The sessions were as basic as providing an overview of terminology such as gay, lesbian, queer and transsexual, and as complicated as discussing some of the legal documents LGBT patients need to have in place to ensure their wishes are met, such as medical power of attorney, living wills and power of attorney.
"Who has the right to make the decisions must be in writing, otherwise insurance forms and any kind of legal thing will default to family," De Groot said.
The sessions also provided tips oncology nurses could take back to their facilities on being more "gay friendly." The tips include putting a rainbow sticker in their window, offering magazines that address LGBT issues in the waiting room, printing brochures that feature same-sex and multiethnic couples and families, and including more information — such as "partnered" not just single or married — on intake forms. "I would consistently ask an NP I knew to add 'partnered' to her intake form," De Groot said. "I would always change it to say 'partnered,' and after about a year she just made the change."
Institutional changes such as check boxes on an intake form are not readily made. "In general, it's not found out there," said Sue Pillet, RN, CPNP, CPON, an advanced practice nurse for The Cancer Institute of New Jersey in New Brunswick. "Every institution has its own form that primarily includes single, married, etc."
Many institutions have just not added those extra choices yet, which may make LGBT patients believe the facility is not LGBT friendly and subsequently they won't get the best care. "If you don't give them the option, then they think they don't have the option," Pillet said. Likewise, providing same-sex brochures may not be on the marketing department's radar, but not intentionally. "It's the sort of thing that doesn't occur to you as being wrong," Pillet said.
Although HHC is LGBT friendly, it hasn't changed any of its forms. "We are not there yet," Johnston said. "However, we have long-standing policies that work with families in terms of advance directives and hospital visitation."

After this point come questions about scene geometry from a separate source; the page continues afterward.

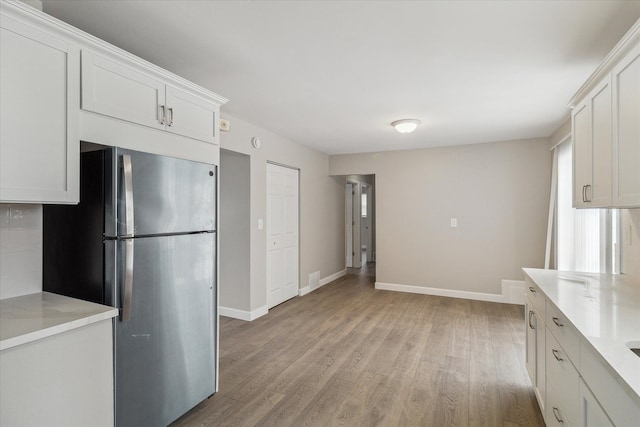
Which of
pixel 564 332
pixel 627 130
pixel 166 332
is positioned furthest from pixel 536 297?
pixel 166 332

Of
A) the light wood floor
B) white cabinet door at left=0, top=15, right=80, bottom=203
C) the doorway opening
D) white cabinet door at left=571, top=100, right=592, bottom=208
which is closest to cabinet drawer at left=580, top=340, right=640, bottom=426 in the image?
the light wood floor

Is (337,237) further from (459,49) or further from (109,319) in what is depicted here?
(109,319)

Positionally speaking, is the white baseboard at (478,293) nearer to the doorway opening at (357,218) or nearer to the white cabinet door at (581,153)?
the doorway opening at (357,218)

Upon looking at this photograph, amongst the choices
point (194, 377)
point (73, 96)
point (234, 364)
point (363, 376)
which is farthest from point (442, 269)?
point (73, 96)

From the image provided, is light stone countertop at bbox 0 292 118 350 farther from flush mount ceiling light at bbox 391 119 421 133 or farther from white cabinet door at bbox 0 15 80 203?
flush mount ceiling light at bbox 391 119 421 133

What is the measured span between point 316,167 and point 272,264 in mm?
1947

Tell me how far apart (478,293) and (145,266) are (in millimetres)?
4702

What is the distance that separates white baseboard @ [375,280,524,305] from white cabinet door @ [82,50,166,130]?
4.50m

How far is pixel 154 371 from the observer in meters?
1.83

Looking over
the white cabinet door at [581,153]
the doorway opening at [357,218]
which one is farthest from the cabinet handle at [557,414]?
the doorway opening at [357,218]

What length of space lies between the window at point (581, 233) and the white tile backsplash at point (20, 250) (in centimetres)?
399

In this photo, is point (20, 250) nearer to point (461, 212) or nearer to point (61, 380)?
point (61, 380)

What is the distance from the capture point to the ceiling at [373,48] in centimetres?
169

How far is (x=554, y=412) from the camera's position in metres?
1.72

Advance directives is one area that can be especially tricky, Canning said. "We find this community may not have communicated to their families exactly who they live with or what the depth of that relationship really is," she said. An advantage is the majority of VNSNY's patients are cared for in their own homes so they feel safer and more at ease talking about their choices. "In hospice, the conversation starts early on about who [the patient] considers to be family," she said. "The recent legalization of same-sex marriage in New York state will make it even easier to establish next of kin."
But not all practitioners use sensitivity when caring for the LGBT community. "I think that happens, and if I encountered [insensitivity], I would first take care of the patient and then sit down with the employee and possibly a supervisor," Calloway said.
De Groot agreed. "The first thing people need to do is self-examine, and that's a hard thing to do," she said. "You have to deal with your own biases first."